Instructions for the task.
Copy the lines from the one containing "Comparing [10,42] against" through the end of the data, substituting "sheet metal panel" for every occurrence of "corrugated metal panel" and changing nothing else.

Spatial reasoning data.
········

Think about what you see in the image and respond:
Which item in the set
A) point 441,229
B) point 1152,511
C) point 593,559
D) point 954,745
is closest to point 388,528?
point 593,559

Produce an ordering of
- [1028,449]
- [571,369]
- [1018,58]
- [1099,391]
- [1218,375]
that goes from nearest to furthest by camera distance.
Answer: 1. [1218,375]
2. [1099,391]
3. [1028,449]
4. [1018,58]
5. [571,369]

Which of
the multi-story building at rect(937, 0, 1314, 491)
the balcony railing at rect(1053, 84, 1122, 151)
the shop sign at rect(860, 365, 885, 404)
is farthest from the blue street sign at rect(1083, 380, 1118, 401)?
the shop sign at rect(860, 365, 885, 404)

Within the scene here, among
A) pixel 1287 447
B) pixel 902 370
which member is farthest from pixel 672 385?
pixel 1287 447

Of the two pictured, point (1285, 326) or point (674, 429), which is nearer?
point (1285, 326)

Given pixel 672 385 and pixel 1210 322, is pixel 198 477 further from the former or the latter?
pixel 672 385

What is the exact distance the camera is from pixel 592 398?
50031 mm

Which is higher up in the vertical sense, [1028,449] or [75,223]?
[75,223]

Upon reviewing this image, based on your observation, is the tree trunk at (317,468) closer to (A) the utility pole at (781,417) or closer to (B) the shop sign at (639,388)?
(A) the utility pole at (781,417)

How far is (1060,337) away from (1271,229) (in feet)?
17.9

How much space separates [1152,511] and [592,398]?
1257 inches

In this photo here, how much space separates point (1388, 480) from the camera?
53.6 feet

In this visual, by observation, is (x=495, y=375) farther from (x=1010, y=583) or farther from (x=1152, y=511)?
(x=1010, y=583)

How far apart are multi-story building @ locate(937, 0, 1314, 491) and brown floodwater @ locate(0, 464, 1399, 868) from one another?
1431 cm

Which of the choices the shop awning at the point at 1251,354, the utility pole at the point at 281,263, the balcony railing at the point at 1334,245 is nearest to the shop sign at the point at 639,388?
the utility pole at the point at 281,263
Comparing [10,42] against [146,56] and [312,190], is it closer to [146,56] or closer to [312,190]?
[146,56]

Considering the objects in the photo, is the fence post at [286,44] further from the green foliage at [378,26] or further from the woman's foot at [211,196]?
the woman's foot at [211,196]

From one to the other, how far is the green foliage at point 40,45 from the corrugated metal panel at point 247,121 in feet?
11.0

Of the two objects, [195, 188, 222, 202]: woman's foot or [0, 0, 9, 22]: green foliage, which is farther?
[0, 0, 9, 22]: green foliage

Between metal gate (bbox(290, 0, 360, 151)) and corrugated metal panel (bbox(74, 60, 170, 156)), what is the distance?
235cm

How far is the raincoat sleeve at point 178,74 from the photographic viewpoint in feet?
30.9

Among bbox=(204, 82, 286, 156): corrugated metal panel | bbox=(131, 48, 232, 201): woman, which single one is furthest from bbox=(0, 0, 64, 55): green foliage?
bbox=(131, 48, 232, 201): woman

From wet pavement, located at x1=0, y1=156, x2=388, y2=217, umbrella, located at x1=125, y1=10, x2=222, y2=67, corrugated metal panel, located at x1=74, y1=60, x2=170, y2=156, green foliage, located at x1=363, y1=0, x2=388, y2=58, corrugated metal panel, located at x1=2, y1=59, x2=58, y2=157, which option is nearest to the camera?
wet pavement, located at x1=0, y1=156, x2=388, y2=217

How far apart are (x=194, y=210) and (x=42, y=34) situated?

········

Response to this exercise.
Comparing [10,42] against [146,56] and [312,190], is it closer to [146,56] or closer to [312,190]?
[146,56]

Considering the objects in the photo, is the fence post at [286,44] further from the green foliage at [378,26] or further from the woman's foot at [211,196]?
the woman's foot at [211,196]

From one to the other, how far is the green foliage at point 40,45 from the sheet metal panel at point 247,121 in feet?
11.0

Of the two objects, [195, 188, 222, 202]: woman's foot or [0, 0, 9, 22]: green foliage, which is farther?
[0, 0, 9, 22]: green foliage

Between metal gate (bbox(290, 0, 360, 151)) and sheet metal panel (bbox(74, 60, 170, 156)), what is the distance?
235cm

How far is the raincoat sleeve at point 178,74 from the photographic viewpoint in feet?
30.9

Among bbox=(204, 82, 286, 156): sheet metal panel | bbox=(131, 48, 232, 201): woman, which single one is furthest from bbox=(0, 0, 64, 55): green foliage?
bbox=(131, 48, 232, 201): woman

From wet pavement, located at x1=0, y1=156, x2=388, y2=217, umbrella, located at x1=125, y1=10, x2=222, y2=67, sheet metal panel, located at x1=74, y1=60, x2=170, y2=156, green foliage, located at x1=363, y1=0, x2=388, y2=58, sheet metal panel, located at x1=2, y1=59, x2=58, y2=157, which option is nearest to the camera?
wet pavement, located at x1=0, y1=156, x2=388, y2=217

How far apart are (x=194, y=210) and (x=42, y=34) situated?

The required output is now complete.